### GIVEN INSTRUCTION:
Restate the complete material exactly.

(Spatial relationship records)
- - - -
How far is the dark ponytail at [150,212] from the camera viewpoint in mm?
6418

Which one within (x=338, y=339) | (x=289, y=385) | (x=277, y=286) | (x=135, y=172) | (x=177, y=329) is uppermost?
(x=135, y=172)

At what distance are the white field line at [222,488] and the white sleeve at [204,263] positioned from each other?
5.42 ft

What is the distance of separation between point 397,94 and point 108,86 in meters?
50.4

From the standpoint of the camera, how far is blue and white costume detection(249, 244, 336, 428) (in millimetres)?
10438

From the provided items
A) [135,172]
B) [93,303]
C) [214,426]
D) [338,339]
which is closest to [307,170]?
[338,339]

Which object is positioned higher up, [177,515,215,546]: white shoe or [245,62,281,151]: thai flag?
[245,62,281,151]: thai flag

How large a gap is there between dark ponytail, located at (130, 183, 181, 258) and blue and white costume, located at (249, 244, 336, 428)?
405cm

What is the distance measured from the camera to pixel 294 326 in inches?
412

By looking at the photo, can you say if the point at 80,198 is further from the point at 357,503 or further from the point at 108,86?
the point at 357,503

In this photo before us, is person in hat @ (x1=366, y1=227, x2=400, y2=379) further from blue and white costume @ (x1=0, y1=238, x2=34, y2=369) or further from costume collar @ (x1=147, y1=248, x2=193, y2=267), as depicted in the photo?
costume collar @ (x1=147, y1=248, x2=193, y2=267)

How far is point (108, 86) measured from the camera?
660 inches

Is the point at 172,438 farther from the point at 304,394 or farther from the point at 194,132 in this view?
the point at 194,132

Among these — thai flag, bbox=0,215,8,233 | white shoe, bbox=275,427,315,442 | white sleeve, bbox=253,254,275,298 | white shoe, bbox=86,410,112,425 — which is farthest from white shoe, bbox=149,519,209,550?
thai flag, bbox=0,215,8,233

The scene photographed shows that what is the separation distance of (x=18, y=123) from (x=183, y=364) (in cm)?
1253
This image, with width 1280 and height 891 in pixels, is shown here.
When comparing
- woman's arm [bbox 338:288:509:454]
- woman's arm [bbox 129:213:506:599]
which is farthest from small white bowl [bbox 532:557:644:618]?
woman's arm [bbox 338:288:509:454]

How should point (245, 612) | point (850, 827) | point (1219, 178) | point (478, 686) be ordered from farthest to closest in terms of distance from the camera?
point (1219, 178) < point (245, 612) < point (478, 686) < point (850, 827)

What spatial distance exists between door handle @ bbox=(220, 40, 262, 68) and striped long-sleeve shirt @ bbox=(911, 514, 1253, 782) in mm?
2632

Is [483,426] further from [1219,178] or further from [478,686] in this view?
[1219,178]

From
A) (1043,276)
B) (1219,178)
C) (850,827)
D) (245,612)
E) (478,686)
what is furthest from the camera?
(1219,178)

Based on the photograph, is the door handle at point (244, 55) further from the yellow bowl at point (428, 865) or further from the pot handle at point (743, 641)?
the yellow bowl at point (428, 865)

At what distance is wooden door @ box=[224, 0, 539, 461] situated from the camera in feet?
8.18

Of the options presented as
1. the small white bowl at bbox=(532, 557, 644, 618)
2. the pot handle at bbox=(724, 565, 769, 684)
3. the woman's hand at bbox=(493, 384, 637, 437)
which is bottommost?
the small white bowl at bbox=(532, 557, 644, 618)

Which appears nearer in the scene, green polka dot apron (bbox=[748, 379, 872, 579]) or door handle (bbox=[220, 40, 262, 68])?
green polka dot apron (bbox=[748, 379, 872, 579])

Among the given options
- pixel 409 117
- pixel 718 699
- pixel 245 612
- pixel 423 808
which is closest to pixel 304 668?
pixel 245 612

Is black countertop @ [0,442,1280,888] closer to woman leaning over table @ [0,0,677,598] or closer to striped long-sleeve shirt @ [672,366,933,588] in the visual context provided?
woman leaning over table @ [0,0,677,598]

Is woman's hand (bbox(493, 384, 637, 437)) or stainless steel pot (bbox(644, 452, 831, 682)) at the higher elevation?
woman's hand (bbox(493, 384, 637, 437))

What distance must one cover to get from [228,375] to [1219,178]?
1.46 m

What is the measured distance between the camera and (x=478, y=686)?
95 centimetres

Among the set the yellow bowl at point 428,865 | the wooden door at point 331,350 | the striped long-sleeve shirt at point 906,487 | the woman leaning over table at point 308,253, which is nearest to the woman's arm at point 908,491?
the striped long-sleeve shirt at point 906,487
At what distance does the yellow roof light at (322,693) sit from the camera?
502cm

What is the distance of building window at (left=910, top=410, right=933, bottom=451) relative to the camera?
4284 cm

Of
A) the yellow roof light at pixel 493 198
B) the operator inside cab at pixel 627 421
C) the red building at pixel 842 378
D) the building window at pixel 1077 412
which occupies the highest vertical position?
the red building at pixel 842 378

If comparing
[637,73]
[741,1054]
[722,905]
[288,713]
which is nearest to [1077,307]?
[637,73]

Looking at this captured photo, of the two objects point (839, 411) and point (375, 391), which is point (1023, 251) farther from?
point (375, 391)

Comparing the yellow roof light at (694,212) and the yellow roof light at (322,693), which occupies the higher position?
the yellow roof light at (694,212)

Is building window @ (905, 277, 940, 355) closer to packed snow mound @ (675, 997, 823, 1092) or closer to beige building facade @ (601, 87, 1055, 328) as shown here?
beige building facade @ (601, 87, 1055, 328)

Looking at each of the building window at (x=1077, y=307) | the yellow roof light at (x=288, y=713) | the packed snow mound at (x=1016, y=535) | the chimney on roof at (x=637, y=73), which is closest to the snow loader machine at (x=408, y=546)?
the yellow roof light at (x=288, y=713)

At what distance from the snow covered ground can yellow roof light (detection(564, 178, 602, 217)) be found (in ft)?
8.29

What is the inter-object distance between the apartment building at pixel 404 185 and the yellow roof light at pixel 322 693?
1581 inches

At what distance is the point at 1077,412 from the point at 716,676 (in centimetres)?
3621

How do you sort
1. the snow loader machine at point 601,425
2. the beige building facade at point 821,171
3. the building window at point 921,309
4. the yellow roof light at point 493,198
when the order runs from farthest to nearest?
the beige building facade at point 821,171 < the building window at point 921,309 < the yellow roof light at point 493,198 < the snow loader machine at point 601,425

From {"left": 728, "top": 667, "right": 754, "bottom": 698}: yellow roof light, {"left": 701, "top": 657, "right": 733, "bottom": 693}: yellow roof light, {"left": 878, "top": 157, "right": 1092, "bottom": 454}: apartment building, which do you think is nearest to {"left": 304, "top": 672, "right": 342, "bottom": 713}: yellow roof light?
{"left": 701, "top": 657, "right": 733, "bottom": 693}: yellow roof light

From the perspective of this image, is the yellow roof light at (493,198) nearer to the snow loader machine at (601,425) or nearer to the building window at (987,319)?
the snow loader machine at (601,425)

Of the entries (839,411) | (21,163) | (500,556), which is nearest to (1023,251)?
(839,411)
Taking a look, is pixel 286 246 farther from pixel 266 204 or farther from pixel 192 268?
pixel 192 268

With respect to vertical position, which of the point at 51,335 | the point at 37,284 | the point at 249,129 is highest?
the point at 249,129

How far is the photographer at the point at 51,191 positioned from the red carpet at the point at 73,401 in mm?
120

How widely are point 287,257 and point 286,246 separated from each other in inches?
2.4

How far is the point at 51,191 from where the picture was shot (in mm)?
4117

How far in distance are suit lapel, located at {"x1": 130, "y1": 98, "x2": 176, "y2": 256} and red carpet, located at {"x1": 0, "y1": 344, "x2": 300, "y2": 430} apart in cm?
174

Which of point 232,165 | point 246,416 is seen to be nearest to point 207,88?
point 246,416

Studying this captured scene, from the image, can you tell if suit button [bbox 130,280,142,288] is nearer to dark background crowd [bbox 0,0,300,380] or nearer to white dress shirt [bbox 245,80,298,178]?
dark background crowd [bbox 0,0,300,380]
- - - -
### WRITTEN ANSWER:
How far is the dark ponytail at [150,212] from the camera viewpoint in mm?
6418

Which one within (x=338, y=339) | (x=289, y=385) | (x=277, y=286) | (x=135, y=172) | (x=177, y=329) is uppermost?
(x=135, y=172)

At what distance are the white field line at [222,488] and the white sleeve at [204,263] positioned from each other?
5.42 ft

What is the distance of separation between point 397,94 and point 108,86 in meters?
50.4

From the standpoint of the camera, how far is blue and white costume detection(249, 244, 336, 428) (in millimetres)?
10438

From the provided items
A) [135,172]
B) [93,303]
C) [214,426]
D) [338,339]
which is closest to [307,170]?
[338,339]

Which object is positioned higher up, [177,515,215,546]: white shoe or [245,62,281,151]: thai flag?
[245,62,281,151]: thai flag

How large a gap is there between dark ponytail, located at (130, 183, 181, 258) and blue and white costume, located at (249, 244, 336, 428)?
405cm

What is the distance measured from the camera to pixel 294 326 in inches?
412

By looking at the photo, can you say if the point at 80,198 is further from the point at 357,503 or further from the point at 108,86?
the point at 357,503

In this photo before us, is person in hat @ (x1=366, y1=227, x2=400, y2=379) further from blue and white costume @ (x1=0, y1=238, x2=34, y2=369) or further from costume collar @ (x1=147, y1=248, x2=193, y2=267), as depicted in the photo?
costume collar @ (x1=147, y1=248, x2=193, y2=267)

How far is point (108, 86) measured from the camera?
660 inches

Is the point at 172,438 farther from the point at 304,394 or farther from the point at 194,132 in this view?
the point at 194,132

Among these — thai flag, bbox=0,215,8,233 | white shoe, bbox=275,427,315,442 | white sleeve, bbox=253,254,275,298 | white shoe, bbox=86,410,112,425 — which is farthest from white shoe, bbox=149,519,209,550?
thai flag, bbox=0,215,8,233

The scene photographed shows that what is the separation distance of (x=18, y=123) from (x=183, y=364) (in cm)?
1253
This image, with width 1280 and height 891 in pixels, is shown here.
When comparing
- woman's arm [bbox 338:288:509:454]
- woman's arm [bbox 129:213:506:599]
which is farthest from small white bowl [bbox 532:557:644:618]?
woman's arm [bbox 338:288:509:454]

How should point (245, 612) | point (850, 827) | point (1219, 178) | point (478, 686) be ordered from farthest to closest in terms of distance from the camera?
point (1219, 178) < point (245, 612) < point (478, 686) < point (850, 827)

What spatial distance exists between door handle @ bbox=(220, 40, 262, 68) and striped long-sleeve shirt @ bbox=(911, 514, 1253, 782) in mm?
2632

Is [483,426] further from [1219,178] or further from [478,686] in this view?
[1219,178]

From
A) (1043,276)
B) (1219,178)
C) (850,827)
D) (245,612)
E) (478,686)
what is furthest from the camera?
(1219,178)

Based on the photograph, is the door handle at point (244, 55) further from the yellow bowl at point (428, 865) or further from the pot handle at point (743, 641)?
the yellow bowl at point (428, 865)

At what distance is wooden door @ box=[224, 0, 539, 461] situated from the camera in feet?
8.18

Of the options presented as
1. the small white bowl at bbox=(532, 557, 644, 618)
2. the pot handle at bbox=(724, 565, 769, 684)
3. the woman's hand at bbox=(493, 384, 637, 437)
which is bottommost?
the small white bowl at bbox=(532, 557, 644, 618)

Which appears nearer in the scene, green polka dot apron (bbox=[748, 379, 872, 579]) or door handle (bbox=[220, 40, 262, 68])?
green polka dot apron (bbox=[748, 379, 872, 579])

Among the given options
- pixel 409 117
- pixel 718 699
- pixel 245 612
- pixel 423 808
which is closest to pixel 304 668?
pixel 245 612

Is black countertop @ [0,442,1280,888] closer to woman leaning over table @ [0,0,677,598] or closer to striped long-sleeve shirt @ [672,366,933,588] in the visual context provided?
woman leaning over table @ [0,0,677,598]

Is woman's hand (bbox(493, 384, 637, 437)) or stainless steel pot (bbox(644, 452, 831, 682)) at the higher elevation?
woman's hand (bbox(493, 384, 637, 437))

What distance must one cover to get from [228,375] to [1219,178]?
1.46 m

What is the measured distance between the camera and (x=478, y=686)?
95 centimetres

Among the set the yellow bowl at point 428,865 | the wooden door at point 331,350 | the striped long-sleeve shirt at point 906,487 | the woman leaning over table at point 308,253, which is nearest to the woman's arm at point 908,491?
the striped long-sleeve shirt at point 906,487
At what distance does the yellow roof light at (322,693) sit from the camera?
502cm

What is the distance of building window at (left=910, top=410, right=933, bottom=451) relative to the camera?
4284 cm

Of
A) the yellow roof light at pixel 493 198
B) the operator inside cab at pixel 627 421
C) the red building at pixel 842 378
D) the building window at pixel 1077 412
which occupies the highest vertical position?
the red building at pixel 842 378

If comparing
[637,73]
[741,1054]
[722,905]
[288,713]
which is nearest to [1077,307]?
[637,73]

Looking at this captured photo, of the two objects point (839, 411) and point (375, 391), which is point (1023, 251) farther from?
point (375, 391)

Comparing the yellow roof light at (694,212) and the yellow roof light at (322,693), which occupies the higher position?
the yellow roof light at (694,212)

Is building window @ (905, 277, 940, 355) closer to packed snow mound @ (675, 997, 823, 1092) or closer to beige building facade @ (601, 87, 1055, 328) as shown here?
beige building facade @ (601, 87, 1055, 328)

Looking at each of the building window at (x=1077, y=307) | the yellow roof light at (x=288, y=713) | the packed snow mound at (x=1016, y=535) | the chimney on roof at (x=637, y=73), which is closest to the snow loader machine at (x=408, y=546)?
the yellow roof light at (x=288, y=713)

At what distance from the snow covered ground can yellow roof light (detection(564, 178, 602, 217)) be found (in ft)?
8.29

What is the inter-object distance between the apartment building at pixel 404 185 and the yellow roof light at pixel 322 693?
1581 inches

At what distance is the point at 1077,412 from the point at 716,676 (in centimetres)?
3621

How do you sort
1. the snow loader machine at point 601,425
2. the beige building facade at point 821,171
3. the building window at point 921,309
4. the yellow roof light at point 493,198
when the order runs from farthest to nearest?
the beige building facade at point 821,171 < the building window at point 921,309 < the yellow roof light at point 493,198 < the snow loader machine at point 601,425

From {"left": 728, "top": 667, "right": 754, "bottom": 698}: yellow roof light, {"left": 701, "top": 657, "right": 733, "bottom": 693}: yellow roof light, {"left": 878, "top": 157, "right": 1092, "bottom": 454}: apartment building, which do you think is nearest to {"left": 304, "top": 672, "right": 342, "bottom": 713}: yellow roof light?
{"left": 701, "top": 657, "right": 733, "bottom": 693}: yellow roof light

From the perspective of this image, is the yellow roof light at (493,198) nearer to the snow loader machine at (601,425) or nearer to the building window at (987,319)?
the snow loader machine at (601,425)

Of the entries (839,411) | (21,163) | (500,556), which is nearest to (1023,251)?
(839,411)
Taking a look, is pixel 286 246 farther from pixel 266 204 or farther from pixel 192 268?
pixel 192 268

With respect to vertical position, which of the point at 51,335 | the point at 37,284 | the point at 249,129 is highest?
the point at 249,129

How far is the photographer at the point at 51,191 positioned from the red carpet at the point at 73,401 in mm?
120

How widely are point 287,257 and point 286,246 separated from each other in inches?
2.4

How far is the point at 51,191 from where the picture was shot (in mm)?
4117

How far in distance are suit lapel, located at {"x1": 130, "y1": 98, "x2": 176, "y2": 256} and red carpet, located at {"x1": 0, "y1": 344, "x2": 300, "y2": 430} apart in cm?
174

Which of point 232,165 | point 246,416 is seen to be nearest to point 207,88?
point 246,416

Studying this captured scene, from the image, can you tell if suit button [bbox 130,280,142,288] is nearer to dark background crowd [bbox 0,0,300,380] or nearer to white dress shirt [bbox 245,80,298,178]?
dark background crowd [bbox 0,0,300,380]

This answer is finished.